Thule people
The Thule (pron: too-lee) were the ancestors of all modern Canadian Inuit. They arrived at Alaska in around the year 500 and Nunavut, Canada in 1000. A subgroup then moved east to Greenland by the 13th century. The appellation of "Thule" originates from the location of Thule in northwest Greenland, facing Canada, where the archeological remains of these people were first found [1]. The links between the Thule and the Inuit are biological, cultural, and linguistic.
The Thule subsisted both on marine and terrestrial animals. They replaced the Dorset culture by the early fifteenth century.
The Thule winter settlements usually had one to four houses with around ten people. Some major settlements may have had more than a dozen houses, although not all were inhabited at the same time by the fifty residents. Their houses were made of whale bones from summer hunts. Other structures include kill sites, caches, and tent encampments.

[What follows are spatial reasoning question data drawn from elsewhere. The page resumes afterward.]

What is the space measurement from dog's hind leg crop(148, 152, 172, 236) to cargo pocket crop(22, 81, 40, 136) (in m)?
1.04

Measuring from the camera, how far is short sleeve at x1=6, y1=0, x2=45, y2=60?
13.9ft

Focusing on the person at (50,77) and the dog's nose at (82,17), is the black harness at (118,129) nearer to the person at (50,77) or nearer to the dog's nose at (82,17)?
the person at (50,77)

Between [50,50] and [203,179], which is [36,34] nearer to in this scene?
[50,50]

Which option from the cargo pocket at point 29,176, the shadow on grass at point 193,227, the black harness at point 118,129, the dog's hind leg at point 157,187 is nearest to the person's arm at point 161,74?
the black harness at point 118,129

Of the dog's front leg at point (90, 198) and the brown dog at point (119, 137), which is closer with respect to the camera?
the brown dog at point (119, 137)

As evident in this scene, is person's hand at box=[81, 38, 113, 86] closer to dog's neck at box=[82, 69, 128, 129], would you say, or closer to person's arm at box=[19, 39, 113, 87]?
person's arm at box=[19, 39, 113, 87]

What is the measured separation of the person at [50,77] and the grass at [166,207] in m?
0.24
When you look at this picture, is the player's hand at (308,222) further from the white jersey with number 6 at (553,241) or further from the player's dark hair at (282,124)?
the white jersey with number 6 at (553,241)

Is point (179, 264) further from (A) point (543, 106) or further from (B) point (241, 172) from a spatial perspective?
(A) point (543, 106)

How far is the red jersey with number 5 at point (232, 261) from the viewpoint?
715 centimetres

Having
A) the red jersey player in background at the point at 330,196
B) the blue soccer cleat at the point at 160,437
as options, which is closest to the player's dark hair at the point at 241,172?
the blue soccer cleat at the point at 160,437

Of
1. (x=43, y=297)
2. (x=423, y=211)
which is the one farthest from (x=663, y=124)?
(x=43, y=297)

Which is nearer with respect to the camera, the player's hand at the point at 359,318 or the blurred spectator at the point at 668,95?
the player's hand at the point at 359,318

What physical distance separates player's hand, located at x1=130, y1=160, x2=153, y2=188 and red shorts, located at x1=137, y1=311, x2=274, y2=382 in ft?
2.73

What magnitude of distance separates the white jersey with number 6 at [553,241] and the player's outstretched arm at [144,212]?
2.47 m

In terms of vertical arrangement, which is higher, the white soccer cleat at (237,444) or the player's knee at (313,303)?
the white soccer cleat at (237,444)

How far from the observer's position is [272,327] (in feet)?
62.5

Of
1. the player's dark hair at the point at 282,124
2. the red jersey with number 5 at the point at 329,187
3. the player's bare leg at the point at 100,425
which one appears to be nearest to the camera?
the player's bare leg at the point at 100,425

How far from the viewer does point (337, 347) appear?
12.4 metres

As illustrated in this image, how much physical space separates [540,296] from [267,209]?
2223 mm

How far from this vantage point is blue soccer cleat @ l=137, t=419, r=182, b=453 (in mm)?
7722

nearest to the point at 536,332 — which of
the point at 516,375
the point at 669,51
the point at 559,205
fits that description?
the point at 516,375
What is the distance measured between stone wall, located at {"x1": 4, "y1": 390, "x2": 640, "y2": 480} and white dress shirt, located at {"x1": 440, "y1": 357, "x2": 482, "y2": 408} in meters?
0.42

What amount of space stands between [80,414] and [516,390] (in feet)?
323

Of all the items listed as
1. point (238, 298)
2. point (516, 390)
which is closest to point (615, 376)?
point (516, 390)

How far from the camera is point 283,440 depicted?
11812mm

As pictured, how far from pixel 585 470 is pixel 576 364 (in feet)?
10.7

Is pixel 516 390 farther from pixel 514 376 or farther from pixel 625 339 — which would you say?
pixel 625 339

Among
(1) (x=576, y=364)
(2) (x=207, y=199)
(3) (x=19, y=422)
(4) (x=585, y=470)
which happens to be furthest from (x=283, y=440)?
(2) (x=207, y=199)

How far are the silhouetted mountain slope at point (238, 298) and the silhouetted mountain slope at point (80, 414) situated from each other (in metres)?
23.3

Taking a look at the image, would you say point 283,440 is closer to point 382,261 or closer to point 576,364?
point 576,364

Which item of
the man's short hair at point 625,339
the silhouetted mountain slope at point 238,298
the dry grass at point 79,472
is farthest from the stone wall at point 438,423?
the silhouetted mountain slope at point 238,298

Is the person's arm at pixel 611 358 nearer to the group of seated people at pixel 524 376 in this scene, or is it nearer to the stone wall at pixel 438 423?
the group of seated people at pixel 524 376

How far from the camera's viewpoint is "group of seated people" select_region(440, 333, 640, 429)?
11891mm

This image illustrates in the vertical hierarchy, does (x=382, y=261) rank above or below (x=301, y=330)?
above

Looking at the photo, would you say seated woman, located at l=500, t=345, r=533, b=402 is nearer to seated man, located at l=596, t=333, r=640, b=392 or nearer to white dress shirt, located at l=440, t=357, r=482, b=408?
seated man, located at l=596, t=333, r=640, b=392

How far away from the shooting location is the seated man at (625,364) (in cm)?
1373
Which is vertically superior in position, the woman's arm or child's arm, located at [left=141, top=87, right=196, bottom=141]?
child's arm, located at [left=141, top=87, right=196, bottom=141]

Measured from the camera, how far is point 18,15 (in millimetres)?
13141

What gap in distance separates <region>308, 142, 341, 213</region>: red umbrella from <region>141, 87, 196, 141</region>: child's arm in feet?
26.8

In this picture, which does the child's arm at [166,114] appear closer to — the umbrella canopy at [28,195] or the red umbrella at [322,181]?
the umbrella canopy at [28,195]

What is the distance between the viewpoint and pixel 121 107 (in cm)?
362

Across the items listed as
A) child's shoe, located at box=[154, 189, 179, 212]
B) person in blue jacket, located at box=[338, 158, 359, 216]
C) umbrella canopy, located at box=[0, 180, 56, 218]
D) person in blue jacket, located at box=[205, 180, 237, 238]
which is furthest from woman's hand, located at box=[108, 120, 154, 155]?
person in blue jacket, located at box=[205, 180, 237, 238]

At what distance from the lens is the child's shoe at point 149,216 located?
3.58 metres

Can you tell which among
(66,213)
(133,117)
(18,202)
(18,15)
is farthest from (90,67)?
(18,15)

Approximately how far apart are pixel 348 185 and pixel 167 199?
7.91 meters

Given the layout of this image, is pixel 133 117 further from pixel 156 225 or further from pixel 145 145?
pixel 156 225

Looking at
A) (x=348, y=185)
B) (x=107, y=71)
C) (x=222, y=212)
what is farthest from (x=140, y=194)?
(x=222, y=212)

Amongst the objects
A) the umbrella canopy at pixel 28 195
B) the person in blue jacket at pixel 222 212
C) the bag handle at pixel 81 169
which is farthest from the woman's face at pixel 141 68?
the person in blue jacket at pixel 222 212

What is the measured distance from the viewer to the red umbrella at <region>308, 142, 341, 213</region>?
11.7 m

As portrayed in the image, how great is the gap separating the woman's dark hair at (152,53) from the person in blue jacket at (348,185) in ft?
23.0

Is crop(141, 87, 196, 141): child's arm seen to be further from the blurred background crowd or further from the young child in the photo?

Some Thule migrated southward, in the "Second Expansion" or "Second Phase". By the thirteenth or fourteenth century, the Thule had occupied an area currently inhabited by Central Eskimo. There is good evidence to support the idea that the Thule (and the Dorset, but to a lesser degree) were in contact with the Vikings, who touched the banks of what is now modern Canada in roughly 1000 AD. However, intensified contacts with Europeans began in the 18th century and, compounded by the already disruptive effects of the "Little Ice Age" (1650-1850), the Thule communities broke apart and the people were henceforward known as the Eskimo and, later, Inuit.